Structure and dynamics of electrical double layers in organic electrolytes

The organic electrolyte of tetraethylammonium tetrafluoroborate (TEABF4) in the aprotic solvent of acetonitrile (ACN) is widely used in electrochemical systems such as electrochemical capacitors. In this paper, we examine the solvation of TEA+ and BF4− in ACN, and the structure, capacitance, and dynamics of the electrical double layers (EDLs) in the TEABF4–ACN electrolyte using molecular dynamics simulations complemented with quantum density functional theory calculations.
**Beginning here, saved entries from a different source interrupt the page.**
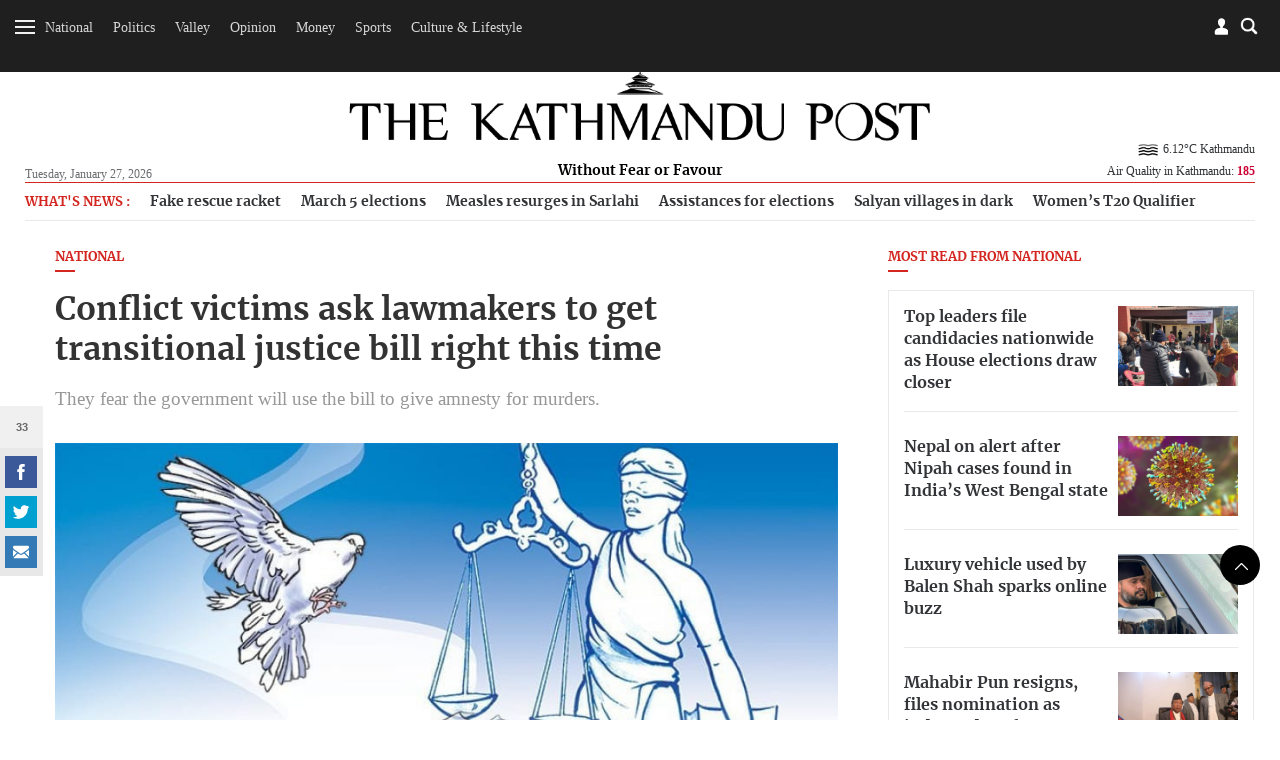

--- FILE ---
content_type: text/html; charset=UTF-8
request_url: https://api.kathmandupost.com/facebook/getsharecount?q=https://kathmandupost.com/national/2023/06/05/conflict-victims-ask-lawmakers-to-get-transitional-justice-bill-right-this-time
body_size: -600
content:
{"count":33}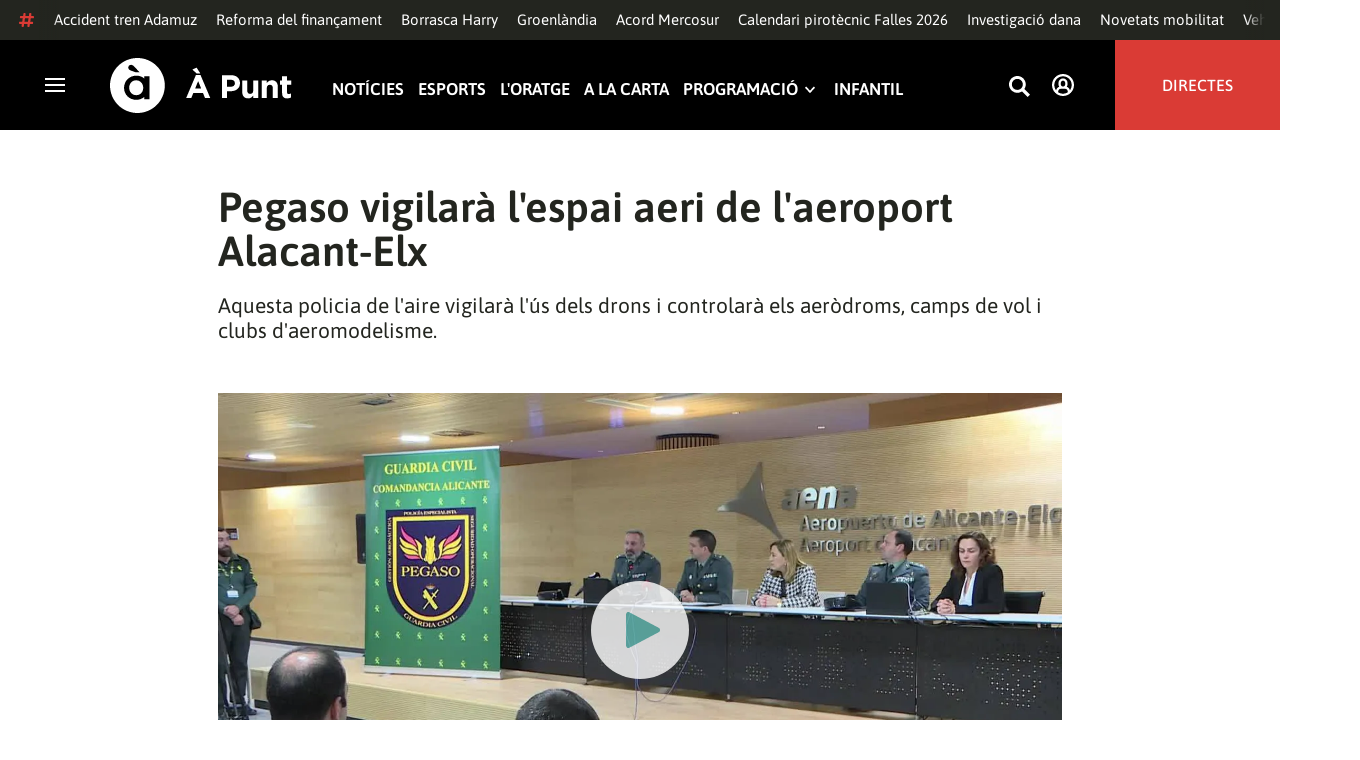

--- FILE ---
content_type: text/vtt; charset=UTF-8
request_url: https://manifest.prod.boltdns.net/thumbnail/v1/6057955885001/70e210a9-9acb-4c3b-8dc1-6b8fde6a2dcd/e4289286-614b-497c-8c47-75c51bb00897/thumbnail.webvtt?fastly_token=Njk5NmNmMGZfZjk1ZDBhMWE1YjI0MmJmMzhhOTQ5MTJmNDlmMTRlNDdiNDFjNWRkYzdhMGFiMjJhNmI1ZjQyZGZkYzkwNmE2NQ%3D%3D
body_size: 5754
content:
WEBVTT

00:00.000 --> 00:05.000
https://house-fastly-signed-eu-west-1-prod.brightcovecdn.com/image/v1/jit/6057955885001/70e210a9-9acb-4c3b-8dc1-6b8fde6a2dcd/main/416x234/0s/match/image.jpeg?fastly_token=[base64]

00:05.000 --> 00:10.000
https://house-fastly-signed-eu-west-1-prod.brightcovecdn.com/image/v1/jit/6057955885001/70e210a9-9acb-4c3b-8dc1-6b8fde6a2dcd/main/416x234/5s/match/image.jpeg?fastly_token=[base64]

00:10.000 --> 00:15.000
https://house-fastly-signed-eu-west-1-prod.brightcovecdn.com/image/v1/jit/6057955885001/70e210a9-9acb-4c3b-8dc1-6b8fde6a2dcd/main/416x234/10s/match/image.jpeg?fastly_token=[base64]%3D%3D

00:15.000 --> 00:20.000
https://house-fastly-signed-eu-west-1-prod.brightcovecdn.com/image/v1/jit/6057955885001/70e210a9-9acb-4c3b-8dc1-6b8fde6a2dcd/main/416x234/15s/match/image.jpeg?fastly_token=[base64]%3D%3D

00:20.000 --> 00:25.000
https://house-fastly-signed-eu-west-1-prod.brightcovecdn.com/image/v1/jit/6057955885001/70e210a9-9acb-4c3b-8dc1-6b8fde6a2dcd/main/416x234/20s/match/image.jpeg?fastly_token=[base64]%3D%3D

00:25.000 --> 00:30.000
https://house-fastly-signed-eu-west-1-prod.brightcovecdn.com/image/v1/jit/6057955885001/70e210a9-9acb-4c3b-8dc1-6b8fde6a2dcd/main/416x234/25s/match/image.jpeg?fastly_token=[base64]%3D%3D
The solvation of TEA+ and BF4− ions is found to be much weaker than that of small inorganic ions in aqueous solutions, and the ACN molecules in the solvation shell of both types of ions show only weak packing and orientational ordering. These solvation characteristics are caused by the large size, charge delocalization, and irregular shape (in the case of TEA+ cation) of the ions. Near neutral electrodes, the double-layer structure in the organic electrolyte exhibits a rich organization: the solvent shows strong layering and orientational ordering, ions are significantly contact-adsorbed on the electrode, and alternating layers of cations/anions penetrate ca. 1.1 nm into the bulk electrolyte. The significant contact adsorption of ions and the alternating layering of cation/anion are new features found for EDLs in organic electrolytes. These features essentially originate from the fact that van der Waals interactions between organic ions and the electrode are strong and the partial desolvation of these ions occurs easily, as a result of the large size of the organic ions. Near charged electrodes, distinct counter-ion concentration peaks form, and the ion distribution cannot be described by the Helmholtz model or the Helmholtz + Poisson–Boltzmann model. This is because the number of counter-ions adsorbed on the electrode exceeds the number of electrons on the electrode, and the electrode is over-screened in parts of the EDL. The computed capacitances of the EDLs are in good agreement with that inferred from experimental measurements. Both the rotations (ACN only) and translations of interfacial ACN and ions are found to slow down as the electrode is electrified. We also observe an asymmetrical dependence of these motions on the sign of the electrode charge. The rotation/diffusion of ACN and the diffusion of ions in the region beyond the first ACN or ion layer differ only weakly from those in the bulk.